Indigenous Studies and Historical Archaeology
We focus on the Pre-Contact and Historical Archaeology and Ethnohistory of the New World, with a particular focus on the histories and experiences of Native American, African-American and Colonial peoples and their descendant communities. Our regional focus encompasses New England, the Atlantic Seaboard, and the broader Atlantic World. We offer training in theory and method to address critical questions in the encounters, relationships and histories of Native, African and Colonial peoples.
We offer training in Historical Archaeology and Cultural Resource Management (McBride); Pre-Contact Archaeology (McBride, Bellantoni, Thorson); Ethnographic Methods, Ethnohistory, Museum Studies (Bruchac, Linnekin, McBride); Indigenous Studies, Cultural Performance and Representation (Bruchac, Linnekin); Zooarchaeology (Munro), Archaeobotany (Smith), Lithic Technology (McBrearty, Adler), Human Osteology (McBrearty), Geoarchaeology (McBrearty, Adler), Taphonomy (Munro, McBrearty), and Quantitative Methods (Adler)
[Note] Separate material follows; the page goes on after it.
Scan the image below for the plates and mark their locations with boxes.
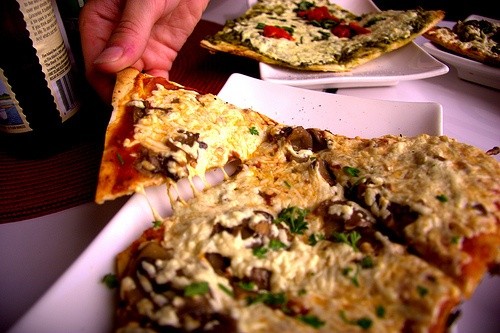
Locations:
[422,15,500,90]
[248,0,449,88]
[8,72,444,333]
We offer internships and training opportunities at the Connecticut State Museum of Natural History, Mashantucket Pequot Museum and Research Center, Office of the Connecticut State Archaeologist and the Northeast Regional Office of the National Oceanographic and Atmospheric Administration (NOAA) at the UConn Avery Point Campus.
We maintain close ties with the Departments of History, Geography, and Integrative Geosciences, and with the Native American Studies, American Studies and Maritime Studies Programs.
Faculty have active research programs in Northeastern North America, the Mashantucket Pequot Reservation, Portugal, St. Croix and Bermuda, and can provide research and fieldwork opportunities in these and other locations.